** Start **

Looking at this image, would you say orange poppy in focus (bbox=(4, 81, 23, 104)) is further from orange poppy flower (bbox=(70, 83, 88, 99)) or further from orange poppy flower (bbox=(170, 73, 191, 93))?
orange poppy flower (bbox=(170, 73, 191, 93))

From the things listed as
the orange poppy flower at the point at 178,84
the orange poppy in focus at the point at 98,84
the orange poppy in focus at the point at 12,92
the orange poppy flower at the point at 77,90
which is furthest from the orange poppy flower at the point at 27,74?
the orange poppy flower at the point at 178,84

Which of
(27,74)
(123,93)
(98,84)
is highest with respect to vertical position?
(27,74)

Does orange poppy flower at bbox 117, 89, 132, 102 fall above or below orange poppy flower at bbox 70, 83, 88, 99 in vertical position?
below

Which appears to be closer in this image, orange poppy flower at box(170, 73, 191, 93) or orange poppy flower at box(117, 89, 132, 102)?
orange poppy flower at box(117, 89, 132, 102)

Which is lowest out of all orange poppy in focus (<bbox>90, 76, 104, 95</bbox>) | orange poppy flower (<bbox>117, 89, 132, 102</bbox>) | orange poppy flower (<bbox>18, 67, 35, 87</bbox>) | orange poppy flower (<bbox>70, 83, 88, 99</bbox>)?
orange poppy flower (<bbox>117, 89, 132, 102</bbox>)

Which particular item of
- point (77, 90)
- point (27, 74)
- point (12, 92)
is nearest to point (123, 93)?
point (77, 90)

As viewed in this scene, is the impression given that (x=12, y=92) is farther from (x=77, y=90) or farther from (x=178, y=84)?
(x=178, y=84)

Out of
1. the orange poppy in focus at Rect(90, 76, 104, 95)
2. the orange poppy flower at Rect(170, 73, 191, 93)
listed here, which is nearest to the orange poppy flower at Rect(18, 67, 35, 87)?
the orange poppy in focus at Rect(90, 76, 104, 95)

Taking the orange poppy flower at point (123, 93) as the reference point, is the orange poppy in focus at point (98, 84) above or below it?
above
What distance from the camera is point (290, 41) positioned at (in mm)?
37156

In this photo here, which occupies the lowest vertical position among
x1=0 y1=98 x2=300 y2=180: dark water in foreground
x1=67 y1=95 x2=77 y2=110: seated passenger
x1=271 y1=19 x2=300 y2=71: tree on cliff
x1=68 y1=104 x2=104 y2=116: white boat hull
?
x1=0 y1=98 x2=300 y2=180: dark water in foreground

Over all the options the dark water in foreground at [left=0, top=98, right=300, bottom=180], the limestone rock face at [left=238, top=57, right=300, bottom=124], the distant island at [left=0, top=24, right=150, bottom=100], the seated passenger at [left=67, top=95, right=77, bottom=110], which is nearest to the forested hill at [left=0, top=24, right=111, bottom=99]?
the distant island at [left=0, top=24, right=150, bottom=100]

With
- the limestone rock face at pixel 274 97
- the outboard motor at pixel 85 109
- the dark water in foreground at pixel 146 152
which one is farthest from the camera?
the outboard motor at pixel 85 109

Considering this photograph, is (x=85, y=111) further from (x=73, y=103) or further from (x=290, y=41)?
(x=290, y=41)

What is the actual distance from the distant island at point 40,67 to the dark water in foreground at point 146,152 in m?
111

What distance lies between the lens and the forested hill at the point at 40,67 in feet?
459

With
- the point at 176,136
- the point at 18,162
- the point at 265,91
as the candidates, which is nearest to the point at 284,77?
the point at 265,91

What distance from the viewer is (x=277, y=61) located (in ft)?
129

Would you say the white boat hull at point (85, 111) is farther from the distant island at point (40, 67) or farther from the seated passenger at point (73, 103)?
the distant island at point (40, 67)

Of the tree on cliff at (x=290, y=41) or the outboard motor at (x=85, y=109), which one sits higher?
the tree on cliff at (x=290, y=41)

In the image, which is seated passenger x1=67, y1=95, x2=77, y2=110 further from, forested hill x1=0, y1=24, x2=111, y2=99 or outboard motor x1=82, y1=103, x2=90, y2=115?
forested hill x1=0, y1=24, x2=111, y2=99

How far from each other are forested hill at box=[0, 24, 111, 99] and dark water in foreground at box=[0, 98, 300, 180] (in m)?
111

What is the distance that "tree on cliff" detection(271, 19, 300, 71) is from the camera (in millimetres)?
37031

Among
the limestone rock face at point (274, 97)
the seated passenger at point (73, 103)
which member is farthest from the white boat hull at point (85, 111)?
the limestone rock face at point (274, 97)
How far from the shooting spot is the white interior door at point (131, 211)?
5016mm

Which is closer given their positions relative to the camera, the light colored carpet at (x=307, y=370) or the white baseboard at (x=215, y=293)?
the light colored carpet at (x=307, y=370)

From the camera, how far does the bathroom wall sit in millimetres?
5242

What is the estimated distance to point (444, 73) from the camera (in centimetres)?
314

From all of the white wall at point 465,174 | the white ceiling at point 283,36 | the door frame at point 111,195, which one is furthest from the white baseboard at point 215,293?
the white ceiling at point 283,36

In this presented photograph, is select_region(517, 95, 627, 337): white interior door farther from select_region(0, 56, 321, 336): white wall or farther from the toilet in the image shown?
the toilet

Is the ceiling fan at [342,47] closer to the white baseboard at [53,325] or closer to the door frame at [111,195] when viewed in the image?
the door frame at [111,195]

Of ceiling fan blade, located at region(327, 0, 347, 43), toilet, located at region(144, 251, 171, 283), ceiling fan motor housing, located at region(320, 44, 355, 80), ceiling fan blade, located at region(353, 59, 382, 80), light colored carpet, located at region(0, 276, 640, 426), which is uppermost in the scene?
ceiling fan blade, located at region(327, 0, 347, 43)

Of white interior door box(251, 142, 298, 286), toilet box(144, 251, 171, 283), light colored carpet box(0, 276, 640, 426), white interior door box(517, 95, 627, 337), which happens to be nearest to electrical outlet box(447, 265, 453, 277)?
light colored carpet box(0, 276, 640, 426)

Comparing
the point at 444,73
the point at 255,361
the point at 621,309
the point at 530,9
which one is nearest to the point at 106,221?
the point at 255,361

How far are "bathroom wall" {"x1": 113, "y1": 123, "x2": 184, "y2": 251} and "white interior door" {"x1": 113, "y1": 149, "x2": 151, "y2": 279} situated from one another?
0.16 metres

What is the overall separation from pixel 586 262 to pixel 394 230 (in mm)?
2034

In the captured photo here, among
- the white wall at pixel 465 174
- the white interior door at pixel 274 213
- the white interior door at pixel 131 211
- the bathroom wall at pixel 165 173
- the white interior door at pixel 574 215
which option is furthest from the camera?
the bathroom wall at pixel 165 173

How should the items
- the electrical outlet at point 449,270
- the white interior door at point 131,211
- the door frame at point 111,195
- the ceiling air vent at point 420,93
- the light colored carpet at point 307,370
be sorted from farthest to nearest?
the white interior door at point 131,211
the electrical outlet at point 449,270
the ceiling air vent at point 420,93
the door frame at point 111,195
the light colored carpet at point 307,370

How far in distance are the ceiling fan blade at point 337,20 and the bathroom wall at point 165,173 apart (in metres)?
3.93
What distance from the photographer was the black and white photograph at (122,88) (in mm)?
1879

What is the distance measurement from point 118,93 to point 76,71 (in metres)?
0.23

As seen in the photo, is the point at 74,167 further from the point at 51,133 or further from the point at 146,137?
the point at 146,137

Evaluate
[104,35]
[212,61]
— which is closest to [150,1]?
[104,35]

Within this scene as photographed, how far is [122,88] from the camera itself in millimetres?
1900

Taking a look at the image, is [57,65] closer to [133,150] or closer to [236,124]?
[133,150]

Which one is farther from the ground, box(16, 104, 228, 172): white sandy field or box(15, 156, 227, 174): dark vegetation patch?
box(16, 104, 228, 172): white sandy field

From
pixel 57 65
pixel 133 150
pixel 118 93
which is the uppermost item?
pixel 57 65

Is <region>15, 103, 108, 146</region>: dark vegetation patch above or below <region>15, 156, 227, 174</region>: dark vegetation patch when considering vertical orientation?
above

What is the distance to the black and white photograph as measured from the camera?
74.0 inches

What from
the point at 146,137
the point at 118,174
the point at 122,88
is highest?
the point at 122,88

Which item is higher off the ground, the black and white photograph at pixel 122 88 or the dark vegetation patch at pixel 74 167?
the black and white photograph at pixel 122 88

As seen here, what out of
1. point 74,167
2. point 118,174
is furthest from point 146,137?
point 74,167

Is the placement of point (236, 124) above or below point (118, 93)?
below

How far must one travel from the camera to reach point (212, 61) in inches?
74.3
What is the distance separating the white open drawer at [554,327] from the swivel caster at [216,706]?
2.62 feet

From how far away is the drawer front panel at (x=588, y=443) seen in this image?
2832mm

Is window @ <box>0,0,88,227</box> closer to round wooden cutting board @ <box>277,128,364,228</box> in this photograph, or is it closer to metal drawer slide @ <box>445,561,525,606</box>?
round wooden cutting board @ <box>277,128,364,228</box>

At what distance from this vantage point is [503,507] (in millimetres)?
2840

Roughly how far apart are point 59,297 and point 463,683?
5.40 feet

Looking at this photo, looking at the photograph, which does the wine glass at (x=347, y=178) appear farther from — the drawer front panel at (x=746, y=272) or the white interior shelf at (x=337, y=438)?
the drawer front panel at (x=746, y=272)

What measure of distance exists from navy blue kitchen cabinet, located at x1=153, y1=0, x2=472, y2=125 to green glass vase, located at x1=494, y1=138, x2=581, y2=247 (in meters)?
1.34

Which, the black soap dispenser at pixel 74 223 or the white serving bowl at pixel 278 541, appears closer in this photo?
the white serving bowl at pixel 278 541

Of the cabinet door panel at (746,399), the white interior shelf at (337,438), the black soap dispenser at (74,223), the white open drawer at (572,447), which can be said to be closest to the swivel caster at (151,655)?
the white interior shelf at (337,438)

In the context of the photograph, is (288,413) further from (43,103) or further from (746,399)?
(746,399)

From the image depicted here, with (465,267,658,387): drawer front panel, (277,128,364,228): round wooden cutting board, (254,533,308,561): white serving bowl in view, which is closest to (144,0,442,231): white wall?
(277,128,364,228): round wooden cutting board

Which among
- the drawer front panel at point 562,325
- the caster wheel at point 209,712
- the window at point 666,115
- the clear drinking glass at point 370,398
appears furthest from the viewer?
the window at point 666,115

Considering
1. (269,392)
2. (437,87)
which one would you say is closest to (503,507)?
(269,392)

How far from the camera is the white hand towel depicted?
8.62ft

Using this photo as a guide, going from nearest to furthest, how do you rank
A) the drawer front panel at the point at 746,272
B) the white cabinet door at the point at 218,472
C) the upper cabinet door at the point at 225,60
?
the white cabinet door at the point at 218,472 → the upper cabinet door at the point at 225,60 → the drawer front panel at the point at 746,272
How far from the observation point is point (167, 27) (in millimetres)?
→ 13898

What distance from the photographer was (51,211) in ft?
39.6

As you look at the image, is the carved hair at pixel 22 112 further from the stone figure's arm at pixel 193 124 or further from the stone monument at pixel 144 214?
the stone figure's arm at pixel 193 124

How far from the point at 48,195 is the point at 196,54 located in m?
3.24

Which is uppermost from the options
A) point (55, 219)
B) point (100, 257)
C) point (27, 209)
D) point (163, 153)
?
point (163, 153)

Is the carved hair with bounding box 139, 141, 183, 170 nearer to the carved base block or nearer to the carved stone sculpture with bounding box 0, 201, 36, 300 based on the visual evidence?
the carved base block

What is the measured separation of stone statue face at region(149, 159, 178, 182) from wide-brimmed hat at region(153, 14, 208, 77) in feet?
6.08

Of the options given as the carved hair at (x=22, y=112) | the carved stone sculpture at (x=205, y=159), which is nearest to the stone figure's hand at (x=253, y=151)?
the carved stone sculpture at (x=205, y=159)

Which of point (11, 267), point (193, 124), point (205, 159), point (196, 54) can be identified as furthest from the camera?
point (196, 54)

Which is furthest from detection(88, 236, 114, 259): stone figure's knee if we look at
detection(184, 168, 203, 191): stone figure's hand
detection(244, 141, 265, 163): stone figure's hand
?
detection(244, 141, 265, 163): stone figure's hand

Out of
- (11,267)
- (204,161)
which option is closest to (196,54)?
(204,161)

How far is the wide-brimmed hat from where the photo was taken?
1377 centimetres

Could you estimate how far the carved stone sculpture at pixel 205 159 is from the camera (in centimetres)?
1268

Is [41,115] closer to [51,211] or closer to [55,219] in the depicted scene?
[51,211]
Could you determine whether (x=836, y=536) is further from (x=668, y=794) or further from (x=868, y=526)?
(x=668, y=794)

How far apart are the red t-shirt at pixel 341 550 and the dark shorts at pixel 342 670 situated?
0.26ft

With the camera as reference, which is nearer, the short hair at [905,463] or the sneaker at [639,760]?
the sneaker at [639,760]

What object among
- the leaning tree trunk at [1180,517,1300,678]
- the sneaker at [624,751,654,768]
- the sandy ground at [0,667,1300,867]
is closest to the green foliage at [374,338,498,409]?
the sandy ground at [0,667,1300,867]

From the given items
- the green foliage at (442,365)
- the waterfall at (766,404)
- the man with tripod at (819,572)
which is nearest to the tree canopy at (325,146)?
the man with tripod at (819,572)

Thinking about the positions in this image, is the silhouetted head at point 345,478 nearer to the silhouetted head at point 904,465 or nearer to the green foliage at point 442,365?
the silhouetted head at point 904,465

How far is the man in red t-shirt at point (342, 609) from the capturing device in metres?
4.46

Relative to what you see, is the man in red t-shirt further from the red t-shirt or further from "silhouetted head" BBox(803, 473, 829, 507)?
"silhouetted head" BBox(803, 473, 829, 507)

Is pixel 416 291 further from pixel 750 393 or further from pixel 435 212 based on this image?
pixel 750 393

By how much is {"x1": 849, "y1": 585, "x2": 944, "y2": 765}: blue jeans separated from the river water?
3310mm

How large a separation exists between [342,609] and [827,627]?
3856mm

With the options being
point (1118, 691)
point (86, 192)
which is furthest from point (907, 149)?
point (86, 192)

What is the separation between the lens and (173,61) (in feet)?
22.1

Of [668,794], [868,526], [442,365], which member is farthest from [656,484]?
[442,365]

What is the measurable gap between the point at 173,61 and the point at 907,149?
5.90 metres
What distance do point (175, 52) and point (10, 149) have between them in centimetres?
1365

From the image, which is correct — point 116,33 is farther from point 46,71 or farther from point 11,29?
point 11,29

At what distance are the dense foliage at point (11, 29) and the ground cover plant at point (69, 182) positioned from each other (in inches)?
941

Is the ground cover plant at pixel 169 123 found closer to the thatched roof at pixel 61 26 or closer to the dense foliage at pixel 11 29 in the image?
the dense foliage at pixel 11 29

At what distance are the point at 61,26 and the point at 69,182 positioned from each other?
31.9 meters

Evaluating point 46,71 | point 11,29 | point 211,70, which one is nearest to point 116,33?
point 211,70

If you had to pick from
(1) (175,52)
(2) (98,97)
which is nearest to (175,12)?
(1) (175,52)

** End **

## What you are asked to do
Exactly and exclusively, repeat the lines from the line that contains "How far is the man" through the end of the records, both ends included.

## Completed exercise
How far is the man in red t-shirt at point (342, 609) from the capturing device in metres?
4.46

Relative to what you see, is the man in red t-shirt further from the red t-shirt or further from "silhouetted head" BBox(803, 473, 829, 507)?
"silhouetted head" BBox(803, 473, 829, 507)

Is pixel 416 291 further from pixel 750 393 or further from pixel 435 212 based on this image?
pixel 750 393

By how much is {"x1": 849, "y1": 585, "x2": 944, "y2": 765}: blue jeans separated from the river water?
3310mm

How large a separation exists between [342,609] and [827,627]?
3856mm

With the options being
point (1118, 691)
point (86, 192)
which is furthest from point (907, 149)?
point (86, 192)

What is the separation between the lens and (173,61) (in feet)?
22.1

Of [668,794], [868,526], [442,365], which member is farthest from [656,484]?
[442,365]

What is the measurable gap between the point at 173,61 and the point at 907,149?
5.90 metres
What distance do point (175, 52) and point (10, 149) have between them in centimetres?
1365

From the image, which is correct — point 116,33 is farther from point 46,71 or farther from point 11,29?
point 11,29

At what distance are the dense foliage at point (11, 29) and the ground cover plant at point (69, 182) positioned from each other (in inches)?
941

Is the ground cover plant at pixel 169 123 found closer to the thatched roof at pixel 61 26 or closer to the dense foliage at pixel 11 29 in the image?
the dense foliage at pixel 11 29

At what distance are the point at 61,26 and the point at 69,182 positioned from each other?
31.9 meters

Evaluating point 46,71 | point 11,29 | point 211,70, which one is nearest to point 116,33?
point 211,70

If you had to pick from
(1) (175,52)
(2) (98,97)
which is nearest to (175,12)?
(1) (175,52)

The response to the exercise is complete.